Essa tendência vai se intensificar. Não será uma questão de assalariados
versus empregados independentes, mas de como estabilizar essas mudanças
diante do risco de precariedade”, aponta. O auge das plataformas coincide com a precarização do mercado de
trabalho, com salários estagnados e grande número de contratos
temporários. “A regulamentação ficou antiquada. O que se deve pedir é um
controle mais geral no trabalho do futuro para evitar situações de
exploração”, diz a filósofa Victoria Camps. “Também devemos ter em mente
que não se pode desmontar completamente serviços que são ótimos para o
consumidor; além disso, por trás de algumas iniciativas de economia
colaborativa existe um objetivo positivo, que é otimizar os recursos,
como alguém que compartilha um carro”, acrescenta.
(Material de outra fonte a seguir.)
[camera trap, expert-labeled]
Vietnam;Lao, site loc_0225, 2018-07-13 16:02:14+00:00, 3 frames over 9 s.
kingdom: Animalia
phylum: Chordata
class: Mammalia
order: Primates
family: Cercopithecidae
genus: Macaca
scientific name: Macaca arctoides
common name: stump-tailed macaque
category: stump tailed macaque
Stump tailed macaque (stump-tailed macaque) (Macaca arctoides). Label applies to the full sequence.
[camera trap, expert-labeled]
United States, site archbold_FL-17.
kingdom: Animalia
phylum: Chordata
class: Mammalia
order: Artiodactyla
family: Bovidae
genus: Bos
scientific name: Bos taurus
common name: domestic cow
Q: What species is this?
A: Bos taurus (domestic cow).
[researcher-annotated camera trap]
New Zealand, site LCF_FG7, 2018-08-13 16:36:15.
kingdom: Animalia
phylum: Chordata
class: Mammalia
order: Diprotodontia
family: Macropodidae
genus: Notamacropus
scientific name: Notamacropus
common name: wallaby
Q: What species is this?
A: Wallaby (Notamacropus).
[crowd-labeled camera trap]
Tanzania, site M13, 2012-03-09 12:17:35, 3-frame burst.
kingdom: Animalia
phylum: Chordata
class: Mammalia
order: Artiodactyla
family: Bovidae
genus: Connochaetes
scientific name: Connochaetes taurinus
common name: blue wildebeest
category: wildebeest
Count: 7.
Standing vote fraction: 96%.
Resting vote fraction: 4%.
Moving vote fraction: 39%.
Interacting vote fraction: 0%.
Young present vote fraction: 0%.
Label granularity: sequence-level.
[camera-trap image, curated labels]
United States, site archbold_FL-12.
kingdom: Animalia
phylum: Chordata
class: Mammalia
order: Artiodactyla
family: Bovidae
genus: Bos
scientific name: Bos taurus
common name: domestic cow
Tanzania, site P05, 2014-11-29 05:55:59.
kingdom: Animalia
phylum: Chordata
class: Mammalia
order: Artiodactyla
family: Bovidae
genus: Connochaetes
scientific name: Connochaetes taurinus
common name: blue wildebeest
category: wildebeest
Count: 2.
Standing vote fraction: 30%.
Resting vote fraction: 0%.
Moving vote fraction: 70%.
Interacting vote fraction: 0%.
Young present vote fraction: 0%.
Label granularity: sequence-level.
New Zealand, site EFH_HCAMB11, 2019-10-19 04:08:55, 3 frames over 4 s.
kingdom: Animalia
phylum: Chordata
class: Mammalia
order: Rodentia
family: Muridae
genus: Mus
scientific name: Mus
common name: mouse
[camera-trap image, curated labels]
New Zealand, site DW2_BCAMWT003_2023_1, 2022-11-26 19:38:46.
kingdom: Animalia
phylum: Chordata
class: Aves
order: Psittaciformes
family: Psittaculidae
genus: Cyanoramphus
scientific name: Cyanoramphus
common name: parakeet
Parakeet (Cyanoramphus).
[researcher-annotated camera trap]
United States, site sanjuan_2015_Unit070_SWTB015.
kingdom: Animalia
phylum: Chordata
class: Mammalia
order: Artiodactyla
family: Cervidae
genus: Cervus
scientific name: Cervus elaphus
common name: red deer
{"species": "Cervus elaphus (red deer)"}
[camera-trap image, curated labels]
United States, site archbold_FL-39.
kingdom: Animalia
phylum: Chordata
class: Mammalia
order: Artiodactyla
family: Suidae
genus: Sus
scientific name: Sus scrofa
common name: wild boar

O que se deve pedir,
segundo ela, são “mais controles”. Surgem também iniciativas que visam oferecer alternativas aos grandes
atores. Entregadores da Deliveroo e da Glovo se rebelaram e criaram
seus próprios serviços, sob a forma de cooperativa, com suas próprias
condições de trabalho. A questão é se é possível competir com
multinacionais que atraem milhões de fundos de capital de risco que
sentem especial predileção por tudo o que seja “disruptivo”. “Considero
mais positivo construir estruturas alternativas que facilitem escolhas
éticas do que culpar o usuário. Porque, às vezes, o consumo ético só
está ao alcance de um determinado poder aquisitivo”, diz Srnicek. De volta ao sofá, nessa noite fia de inverno frio, ao receber comida,
o cliente poderia perguntar sobre as condições de trabalho do
entregador. Mas, por enquanto, ele escolhe celebrar o conforto 4.0,
avalia o serviço e compartilha uma foto do jantar nas redes sociais.